Nearly half of Americans are breathing unhealthy air, according to the American Lung Association (ALA)’s latest State of the Air report, which analyzes ozone and particle pollution levels across the U.S. Drawing on federally verified data from 2021 to 2023, the report reveals that 156 million people—46% of the U.S. population—live in areas receiving a failing grade for at least one pollutant, with more than 42 million exposed to unhealthy levels of all three key measures: ozone, short-term particulate matter (PM₂.₅), and annual PM₂.₅. Worsening air quality trends, driven by extreme heat and wildfires, have pushed short-term particle pollution to the highest levels in 16 years, posing serious risks to respiratory and cardiovascular health. Yet, large data gaps remain—over 72 million people live in counties without any monitoring, leaving many at-risk communities invisible in national air quality assessments.

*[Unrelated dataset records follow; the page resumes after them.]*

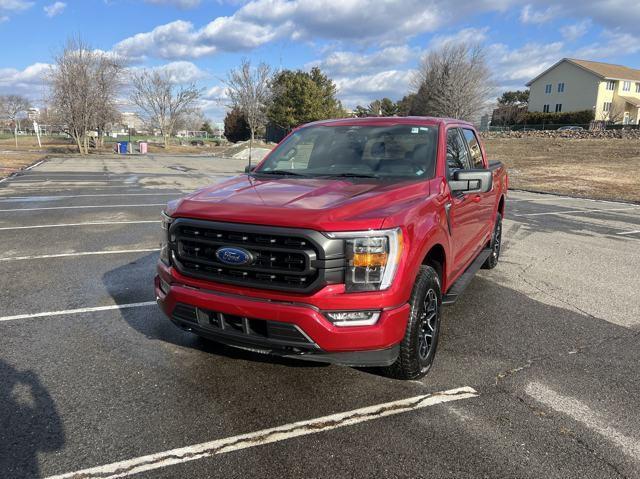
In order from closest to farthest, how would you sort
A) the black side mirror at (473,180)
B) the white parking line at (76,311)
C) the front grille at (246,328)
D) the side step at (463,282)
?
the front grille at (246,328) < the black side mirror at (473,180) < the side step at (463,282) < the white parking line at (76,311)

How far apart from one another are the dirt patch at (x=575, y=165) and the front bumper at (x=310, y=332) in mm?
15389

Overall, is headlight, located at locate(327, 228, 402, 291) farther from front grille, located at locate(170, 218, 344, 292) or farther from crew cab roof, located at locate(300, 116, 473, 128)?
crew cab roof, located at locate(300, 116, 473, 128)

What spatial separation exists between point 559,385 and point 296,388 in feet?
6.20

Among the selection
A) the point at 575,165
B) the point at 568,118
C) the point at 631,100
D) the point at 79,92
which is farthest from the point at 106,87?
the point at 631,100

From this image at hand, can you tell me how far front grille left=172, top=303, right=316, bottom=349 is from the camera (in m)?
2.82

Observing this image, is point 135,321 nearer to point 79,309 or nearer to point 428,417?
point 79,309

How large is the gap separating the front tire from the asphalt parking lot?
5.6 inches

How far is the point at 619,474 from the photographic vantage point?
2.46 m

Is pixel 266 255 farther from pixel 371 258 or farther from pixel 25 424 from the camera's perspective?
pixel 25 424

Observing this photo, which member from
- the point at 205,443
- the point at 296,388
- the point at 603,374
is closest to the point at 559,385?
the point at 603,374

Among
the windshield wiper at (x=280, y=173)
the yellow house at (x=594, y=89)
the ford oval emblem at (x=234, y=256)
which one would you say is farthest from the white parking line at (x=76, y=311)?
the yellow house at (x=594, y=89)

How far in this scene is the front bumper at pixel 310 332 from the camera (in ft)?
9.12

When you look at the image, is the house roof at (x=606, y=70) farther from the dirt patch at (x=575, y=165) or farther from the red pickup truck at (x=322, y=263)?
the red pickup truck at (x=322, y=263)

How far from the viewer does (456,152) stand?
4.55 meters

An internationally recognized leader in air quality, epidemiology and exposure assessment, George Thurston, ScD, a professor of medicine and population health at New York University School of Medicine headlines this important episode analyzing the Lung Association’s 2025 “State of the Air” report. In this episode, Thurston delves into the acute and accumulative health impacts on communities across the country. Listen in to learn more about the report’s key learnings, from adverse effects of exposure to ground-level ozone pollution to the decade-long worsening trend of particle pollution.

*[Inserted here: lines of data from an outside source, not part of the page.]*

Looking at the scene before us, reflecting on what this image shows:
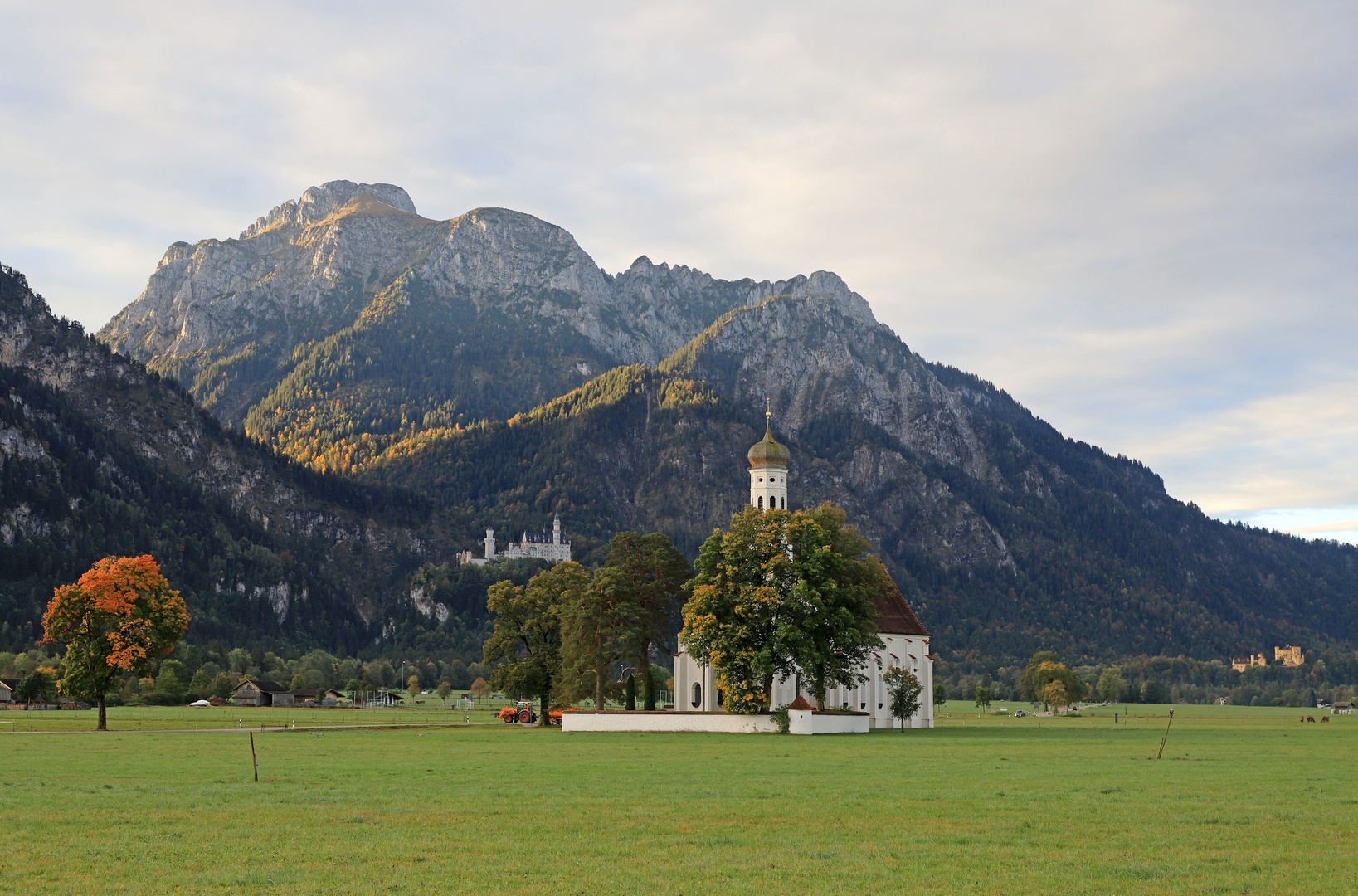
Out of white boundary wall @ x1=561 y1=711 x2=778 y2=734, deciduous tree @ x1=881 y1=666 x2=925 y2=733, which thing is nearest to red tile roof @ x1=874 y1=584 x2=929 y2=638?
deciduous tree @ x1=881 y1=666 x2=925 y2=733

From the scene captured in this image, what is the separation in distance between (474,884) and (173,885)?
5.54 m

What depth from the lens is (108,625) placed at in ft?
310

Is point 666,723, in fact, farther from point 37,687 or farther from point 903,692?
point 37,687

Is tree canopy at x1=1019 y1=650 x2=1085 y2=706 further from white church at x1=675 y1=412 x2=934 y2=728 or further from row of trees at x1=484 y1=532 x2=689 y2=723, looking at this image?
row of trees at x1=484 y1=532 x2=689 y2=723

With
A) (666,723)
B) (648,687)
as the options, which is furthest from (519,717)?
(666,723)

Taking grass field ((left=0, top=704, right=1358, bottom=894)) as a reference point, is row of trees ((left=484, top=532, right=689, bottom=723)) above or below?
above

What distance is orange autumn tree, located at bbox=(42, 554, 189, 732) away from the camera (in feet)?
Result: 305

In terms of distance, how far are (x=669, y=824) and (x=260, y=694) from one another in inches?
6288

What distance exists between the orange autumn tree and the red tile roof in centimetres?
6370

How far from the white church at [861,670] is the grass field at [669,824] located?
54049mm

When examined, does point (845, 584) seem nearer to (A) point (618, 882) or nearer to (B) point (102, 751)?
(B) point (102, 751)

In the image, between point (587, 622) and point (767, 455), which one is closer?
point (587, 622)

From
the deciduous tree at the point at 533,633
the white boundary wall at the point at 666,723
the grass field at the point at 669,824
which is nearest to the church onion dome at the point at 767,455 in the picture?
the deciduous tree at the point at 533,633

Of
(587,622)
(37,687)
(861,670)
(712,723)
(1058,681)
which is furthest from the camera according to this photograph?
(1058,681)
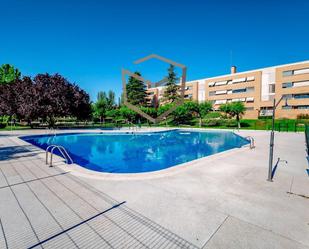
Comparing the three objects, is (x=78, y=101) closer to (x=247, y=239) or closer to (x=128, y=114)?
(x=128, y=114)

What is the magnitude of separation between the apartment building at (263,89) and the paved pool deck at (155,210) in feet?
89.0

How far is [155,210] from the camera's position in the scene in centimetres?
341

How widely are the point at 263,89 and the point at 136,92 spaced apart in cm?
2824

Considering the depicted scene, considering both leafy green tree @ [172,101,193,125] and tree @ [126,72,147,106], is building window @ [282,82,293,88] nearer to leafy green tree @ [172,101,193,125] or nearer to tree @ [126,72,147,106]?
leafy green tree @ [172,101,193,125]

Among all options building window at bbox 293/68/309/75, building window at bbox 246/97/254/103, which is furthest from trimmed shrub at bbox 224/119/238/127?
building window at bbox 293/68/309/75

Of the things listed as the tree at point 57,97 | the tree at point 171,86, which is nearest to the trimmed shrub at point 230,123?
the tree at point 171,86

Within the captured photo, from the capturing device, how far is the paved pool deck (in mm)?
2604

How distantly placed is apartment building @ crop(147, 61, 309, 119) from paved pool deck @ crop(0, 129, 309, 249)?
2714 cm

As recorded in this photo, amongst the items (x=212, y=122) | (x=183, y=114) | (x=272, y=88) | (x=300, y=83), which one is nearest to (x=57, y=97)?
(x=183, y=114)

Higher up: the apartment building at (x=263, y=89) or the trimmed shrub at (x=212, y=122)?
the apartment building at (x=263, y=89)

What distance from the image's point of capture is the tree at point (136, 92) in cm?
4512

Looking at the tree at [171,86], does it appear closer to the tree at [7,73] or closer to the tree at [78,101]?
the tree at [78,101]

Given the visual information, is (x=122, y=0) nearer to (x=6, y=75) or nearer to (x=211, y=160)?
(x=211, y=160)

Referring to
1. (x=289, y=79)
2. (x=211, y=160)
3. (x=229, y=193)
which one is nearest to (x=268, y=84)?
(x=289, y=79)
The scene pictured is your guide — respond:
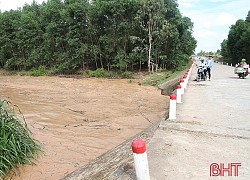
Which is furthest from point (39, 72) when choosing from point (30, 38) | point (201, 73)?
point (201, 73)

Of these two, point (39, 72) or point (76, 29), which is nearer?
point (76, 29)

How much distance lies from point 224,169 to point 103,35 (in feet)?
80.2

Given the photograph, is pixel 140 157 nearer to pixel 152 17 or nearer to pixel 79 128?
pixel 79 128

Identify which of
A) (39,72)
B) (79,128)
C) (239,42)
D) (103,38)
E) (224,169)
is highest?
(239,42)

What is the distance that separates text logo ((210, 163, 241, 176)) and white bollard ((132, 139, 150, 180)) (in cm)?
106

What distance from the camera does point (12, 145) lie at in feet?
13.9

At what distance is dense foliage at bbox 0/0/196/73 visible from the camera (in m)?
23.5

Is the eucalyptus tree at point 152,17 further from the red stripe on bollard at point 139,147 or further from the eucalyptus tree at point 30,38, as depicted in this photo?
the red stripe on bollard at point 139,147

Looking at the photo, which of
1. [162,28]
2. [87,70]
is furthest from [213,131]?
[87,70]

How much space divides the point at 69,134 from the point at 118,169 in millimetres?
3577

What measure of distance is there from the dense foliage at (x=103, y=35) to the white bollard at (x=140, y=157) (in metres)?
21.1

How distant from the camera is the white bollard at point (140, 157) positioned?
2.66 meters

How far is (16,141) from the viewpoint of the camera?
4465mm

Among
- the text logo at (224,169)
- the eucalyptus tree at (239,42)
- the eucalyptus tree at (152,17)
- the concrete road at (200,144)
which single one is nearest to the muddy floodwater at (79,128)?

“You really have to have the evidence, and it's hard to have the evidence if you don't have people actually living at these lower levels. So that’s been very slow but positive progress towards cleaner air as we learn more and more about the effects of air pollution at even at lower and lower levels,” Thurston said.
Lungcast is a monthly respiratory news podcast series hosted by Albert Rizzo, MD, chief medical officer of the ALA, and produced by HCPLive.